Andrew Kay is brought to book and is now feeling like a traitor


Aged 56 and I feel like a traitor. Not that I am unhappy, far from it, I don’t think that I have ever been happier than I am right now. And being 56 doesn’t worry me unduly. I rather like it. Much of my happiness, if not all of it, comes from the presence in my life of one Mr R. Mr R the husband, six foot five of loveliness has made the past three years fly by with almost alarming speed.

“I loved books and I loved publishing, but the experience left a bad taste in my mouth”

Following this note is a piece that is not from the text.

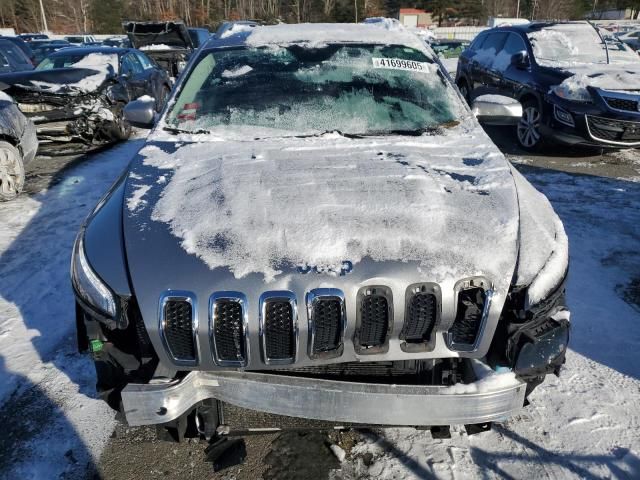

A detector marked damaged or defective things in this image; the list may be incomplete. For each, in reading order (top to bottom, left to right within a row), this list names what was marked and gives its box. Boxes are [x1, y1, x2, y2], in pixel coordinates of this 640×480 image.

damaged jeep cherokee [71, 24, 568, 440]
missing front bumper [120, 370, 524, 426]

So why am I feeling like a traitor? Let me explain. It’s almost 20 years since I was unceremonioulsy made redundant by the huge publishing company I worked for as art director in London. I knew shortly after joining them from a smaller but far more honourable firm that I had made a big, cash influenced mistake. A whopper! But what can you do when someone dangles double your salary in front of you and a sports car to boot (actually the sports car had no boot, that was where the engine was and the bit where I thought the engine would be was only big enough to store the Targa Top roof should you take it off)?

I loved most of the people in the new job but there were a handful who I would happily have sent to Hell in a handcart. Anyway, things didn’t work out, it seemed that the ethos there was that art directors did not need to read the books before designing the covers, something that I had always held to be true. So, after 15 years designing books and book covers I was out, sat in a café in the Fulham Road with a bin liner of stuff and a large coffee.

It was a sad time; I loved books, I loved publishing, but the experience left a bad taste in my mouth, one that I have since got rid of by eating a lot of food and then writing about it.

Now I feel like a traitor, a traitor because I love the new Kindle that Mr R has given me for my birthday. It’s not a book, it doesn’t look as lovely as a real book, but my god – it works so well! Within five minutes of turning it on I had purchased Benson At Sixty by Michael Carson and Perfect People by Peter James.

In my heart I still love proper, printed books – but right now I love my new Kindle and I love Mr R.